Но Генри твердит, что наркотики страшно разрушают человеческую личность и делают невозможными нормальные взаимоотношения. И мне снова стало жаль его, когда он сказал, что, припомнив какие-то моменты, связанные с любовью Джун, он понял, что она его по-настоящему не любит.
— Она, — сказала я, — любит тебя по-своему, ее любовь жестока и капризна, но это сильное чувство.
— Себя она любит сильнее, — вот что ответил мне Генри.
Говорим с Генри о жизни писателя. Как замирает в нем жизнь, когда он принимается за работу; он не то чтобы в спячку впадает, а просто умирает как человек. И действительно, когда Генри глубоко погружен в свою книгу, он производит впечатление зомби, человека, чья душа покинула тело. Но это смерть временная, и она, в свою очередь, работой пробуждает новую, обогащенную жизнь; выработка энергии приостанавливается, чтобы воспрянуть с новой силой.
Но за то, чтобы быть сильным во время творческого труда, Генри расплачивается последующей колоссальной расслабленностью.
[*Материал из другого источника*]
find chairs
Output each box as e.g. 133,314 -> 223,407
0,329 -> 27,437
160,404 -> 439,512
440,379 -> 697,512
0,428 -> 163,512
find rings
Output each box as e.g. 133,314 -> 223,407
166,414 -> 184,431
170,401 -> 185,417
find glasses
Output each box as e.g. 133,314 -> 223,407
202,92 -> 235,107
Думаю, что это так, потому что я сама, встав из-за письменного стола, чувствую, что осталась без сил.
На всяком сборище он старается пробыть до конца, когда остаются одни подонки. Я предпочитаю уйти до того, как начнется безобразие. Он хочет выхлебать все до дна. Я хочу сохранить иллюзии.
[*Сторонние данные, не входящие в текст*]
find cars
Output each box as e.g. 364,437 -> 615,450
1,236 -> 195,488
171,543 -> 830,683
Что-то я в нем затронула, но станет ли он писать иначе?
Жизнь его с Джун предстает теперь как дикие метеоритные зигзаги, сравнимые с моими побегами от моего подлинного «я».
Если бы можно было писать одновременно на всех уровнях, на которых идет наша жизнь, — сразу и обо всем! Всю правду! Генри близок к этому, а я не могу избавиться от порока приукрашивания.
Помимо прочтения Лоуренса есть еще одно обстоятельство, подготовившее меня к трущобному языку Генри, к его плотоядным раблезианским пассажам. Это словечки моего отца, когда он находился в мужской компании или был выведен из себя. Испанские мужчины не стесняются грязных ругательств, но, разумеется, только не в присутствии женщин. На любом социальном уровне, независимо от образования и воспитания. Мать моя была в отчаянии от этого и старалась всеми силами, чтобы до наших ушей ничего не долетало. Она признавала, что это — нестираемая черта испанцев. Однако поразительно все-таки, что мой отец, тонкий рафинированный человек, ругался почище пьяного извозчика.
Буря разыгралась вчера вечером, когда мы сидели в кафе. Мраморные градины, яростное море деревьев…
Я прочитала один из немногих понятных мне пассажей Шпенглера. Это там, где он говорит об отношении между архитектурой и национальным характером. Как дома на Востоке раскрывают эмоциональную сторону людей. Никаких окон наружу, все выходят во внутренний дворик, частная жизнь — тайна. И все комнаты связаны этим внутренним двориком. Богатства скрыты. Мысли скрыты.